Help! There's No Meaning in This!
Someone commented the other day about how many belief systems there are about the body. The implication was that Moshe Feldenkrais's method was a belief system.
I concluded that the basis of Feldenkrais, which is incontrovertible human mechanics, does not include beliefs. It is a general system of learning that happens to use human movement as its vehicle. Human learning has many paths. This is just one. What we layer on top of our movement is beliefs, stories, labels, boxes, ideas, and hopes.
Focus on Sensory Feedback Without Judgment
The Feldenkrais Method clarifies sensory feedback, which any alive person can do in any condition. This feedback is only distorted because of our lack of awareness, which comes from many sources, including injury, trauma, self-image, and pain. It doesn't matter.
What's true is that if we had perfect awareness, we'd all be perfect beings with perfect movement.
Greater or lesser awareness comes and goes without judgment.
Hence, in Feldenkrais our movement is not given an explanation based on something we perceive as a color, aura, rightness or wrongness, birth order, size, ability, mental health, spiritual belief, or astrological sign. Nor do we rely on a medical diagnosis for the way we move because the same diagnosis produces different movement patterns in different people.
It's just movement.
Which, of course, makes it hard to maneuver because the space of no-meaning, of neutrality, is so vast.

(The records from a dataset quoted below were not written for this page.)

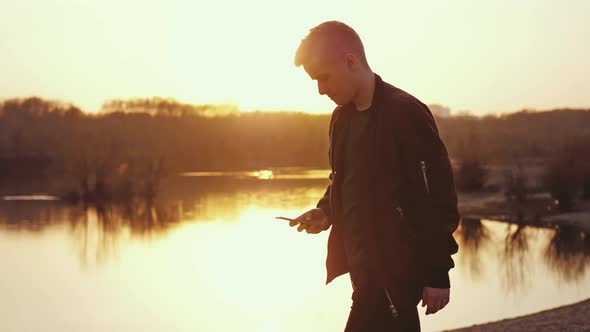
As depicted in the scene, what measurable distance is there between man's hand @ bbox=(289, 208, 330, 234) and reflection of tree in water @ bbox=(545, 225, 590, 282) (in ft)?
56.2

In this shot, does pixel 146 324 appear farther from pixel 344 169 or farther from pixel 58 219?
pixel 58 219

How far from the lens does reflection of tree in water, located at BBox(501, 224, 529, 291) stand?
19.3 meters

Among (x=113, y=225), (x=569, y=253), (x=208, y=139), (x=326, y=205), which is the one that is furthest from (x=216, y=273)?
(x=208, y=139)

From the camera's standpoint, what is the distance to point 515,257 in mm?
23203

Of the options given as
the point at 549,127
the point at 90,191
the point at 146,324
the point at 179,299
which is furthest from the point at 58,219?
the point at 549,127

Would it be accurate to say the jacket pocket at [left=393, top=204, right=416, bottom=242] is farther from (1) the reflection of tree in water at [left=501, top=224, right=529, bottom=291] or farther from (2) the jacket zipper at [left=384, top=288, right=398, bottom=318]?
(1) the reflection of tree in water at [left=501, top=224, right=529, bottom=291]

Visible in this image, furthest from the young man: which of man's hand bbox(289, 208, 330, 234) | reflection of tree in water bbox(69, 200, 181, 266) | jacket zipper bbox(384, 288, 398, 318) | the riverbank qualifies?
reflection of tree in water bbox(69, 200, 181, 266)

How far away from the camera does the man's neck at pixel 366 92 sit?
8.86 ft

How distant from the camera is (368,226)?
2.68 metres

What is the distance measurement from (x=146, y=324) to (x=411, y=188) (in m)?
13.5

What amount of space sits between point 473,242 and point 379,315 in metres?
24.2

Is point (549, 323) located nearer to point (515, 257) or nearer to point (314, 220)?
point (314, 220)

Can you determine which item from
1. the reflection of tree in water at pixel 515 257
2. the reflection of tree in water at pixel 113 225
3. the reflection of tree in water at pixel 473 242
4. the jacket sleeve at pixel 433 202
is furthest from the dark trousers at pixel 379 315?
the reflection of tree in water at pixel 113 225

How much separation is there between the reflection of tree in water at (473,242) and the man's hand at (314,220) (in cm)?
1747
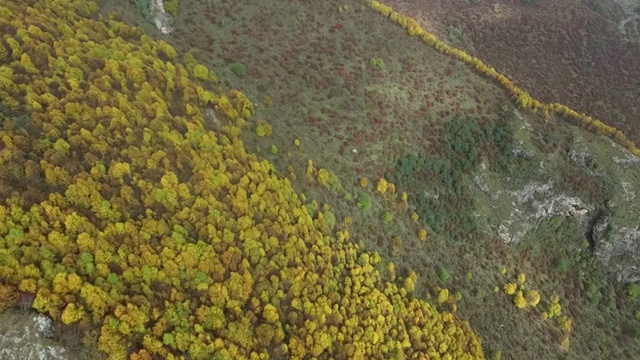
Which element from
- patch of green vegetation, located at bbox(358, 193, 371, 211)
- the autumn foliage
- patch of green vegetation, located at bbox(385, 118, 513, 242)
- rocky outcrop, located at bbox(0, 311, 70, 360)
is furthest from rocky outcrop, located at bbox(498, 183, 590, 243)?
rocky outcrop, located at bbox(0, 311, 70, 360)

My job is to provide clients a neutral experience of gravity: one without beliefs, judgements, or stories. In that space, you can feel something new, wordless, and vast.

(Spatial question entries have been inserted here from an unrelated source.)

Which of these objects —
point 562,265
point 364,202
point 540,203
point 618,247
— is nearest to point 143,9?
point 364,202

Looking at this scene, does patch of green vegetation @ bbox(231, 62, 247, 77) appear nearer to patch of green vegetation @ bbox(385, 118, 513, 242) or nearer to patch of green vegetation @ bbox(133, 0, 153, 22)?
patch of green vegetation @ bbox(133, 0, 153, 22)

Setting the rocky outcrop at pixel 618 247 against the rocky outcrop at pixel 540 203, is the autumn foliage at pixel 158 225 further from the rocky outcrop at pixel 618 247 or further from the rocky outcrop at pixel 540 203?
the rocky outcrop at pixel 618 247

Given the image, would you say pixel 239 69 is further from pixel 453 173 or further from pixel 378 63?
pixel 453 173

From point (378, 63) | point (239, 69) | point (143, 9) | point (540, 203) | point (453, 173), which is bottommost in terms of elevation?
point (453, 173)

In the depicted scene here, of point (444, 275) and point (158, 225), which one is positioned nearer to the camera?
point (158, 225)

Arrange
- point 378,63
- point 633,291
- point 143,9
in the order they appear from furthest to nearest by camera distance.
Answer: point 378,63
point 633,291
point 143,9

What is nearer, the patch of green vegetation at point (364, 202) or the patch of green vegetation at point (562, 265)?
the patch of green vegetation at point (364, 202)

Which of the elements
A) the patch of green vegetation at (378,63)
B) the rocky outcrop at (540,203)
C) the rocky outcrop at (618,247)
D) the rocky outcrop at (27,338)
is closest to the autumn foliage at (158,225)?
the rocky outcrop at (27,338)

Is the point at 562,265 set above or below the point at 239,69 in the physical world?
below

Reinvention Comes from the Neutral Ground
Letting go of old beliefs only happens when we stop giving so much weight to our definition of our experience. This weight is physical as well as mental and emotional. When our experience shifts, the heaviness lifts. We take a relieved breath in the newly lightened space.
We all inhabit our body, and we all look for the meaning of that residence. What does it mean that we feel things? What does it mean that we're injured, sick, in pain, or have a disease? What part of "me" is damaged?
In the Feldenkrais Method we talk a lot about where the "I" resides. Do I reside in my body, my mind, my stomach, my left knee? At what point am "I" present? Moshe Feldenkrais thought for decades about this, and his wisdom is palpable throughout his method.
The Feldenkrais Method creates a blank slate, a neutral ground, from which we can reinvent ourselves again and again. As we become open to our experience, perhaps we feel something outside the given definition of ourselves as in pain, injured, or diseased.
I know this is what helped me get through difficult times.
My teacher, Dennis Leri, told me when I was in the midst of an emotionally wretched situation, "Just get on the floor and do a lesson."
This cut across all the looping of my mental landscape. Sometimes there is no reason you can hang onto for life’s events. There is just the next experience.
And sometimes the next experience is the reason.